Stored data entries:
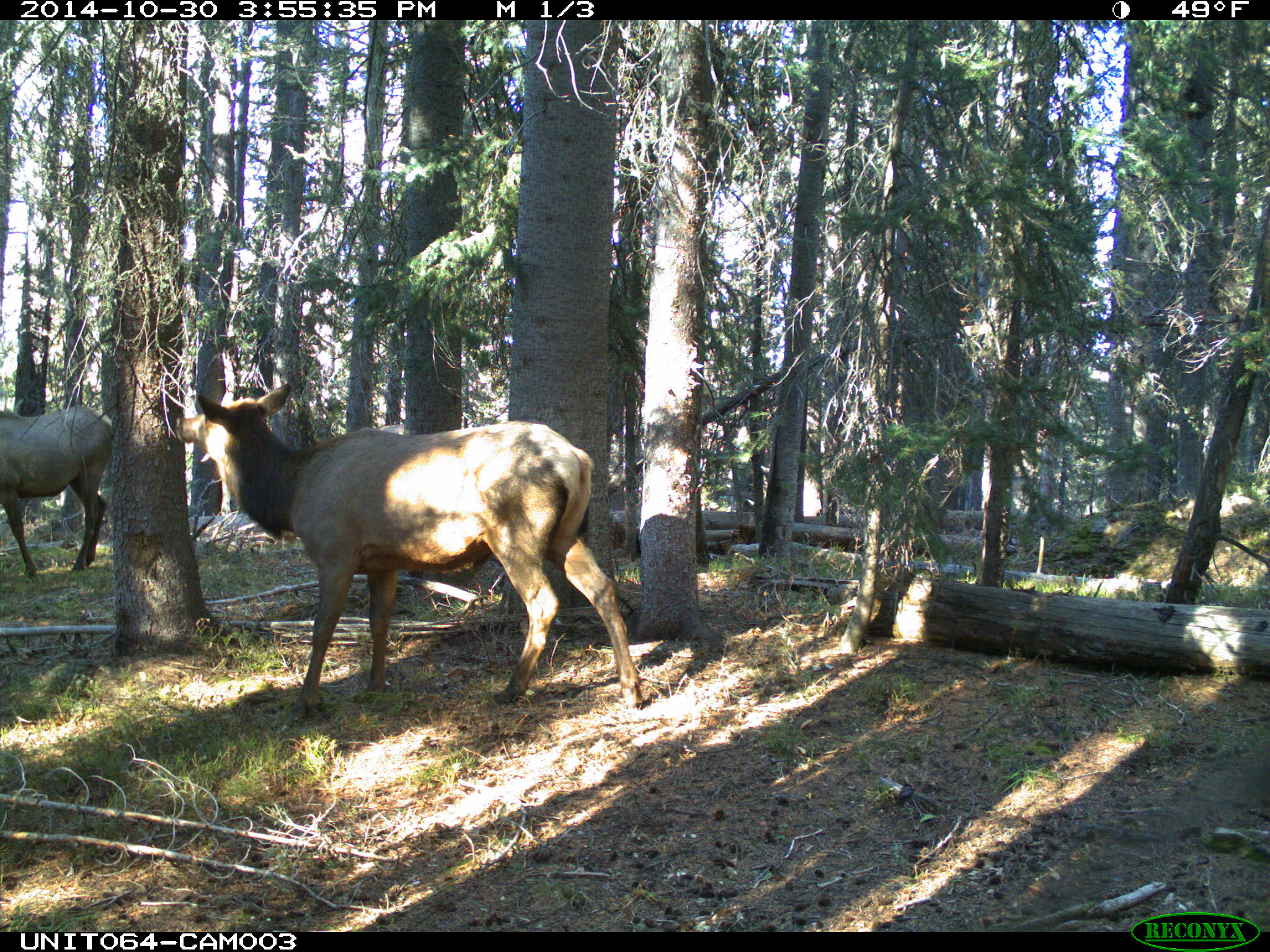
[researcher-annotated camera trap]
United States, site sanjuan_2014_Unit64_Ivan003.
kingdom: Animalia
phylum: Chordata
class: Mammalia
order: Artiodactyla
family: Cervidae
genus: Cervus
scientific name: Cervus elaphus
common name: red deer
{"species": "Cervus elaphus (red deer)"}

• TASK DIRECTIONS: Copy exactly, and only, the lines from the line that contains "United States, site" through the end of the data above.

• SOLVED EXERCISE:
United States, site sanjuan_2014_Unit64_Ivan003.
kingdom: Animalia
phylum: Chordata
class: Mammalia
order: Artiodactyla
family: Cervidae
genus: Cervus
scientific name: Cervus elaphus
common name: red deer
{"species": "Cervus elaphus (red deer)"}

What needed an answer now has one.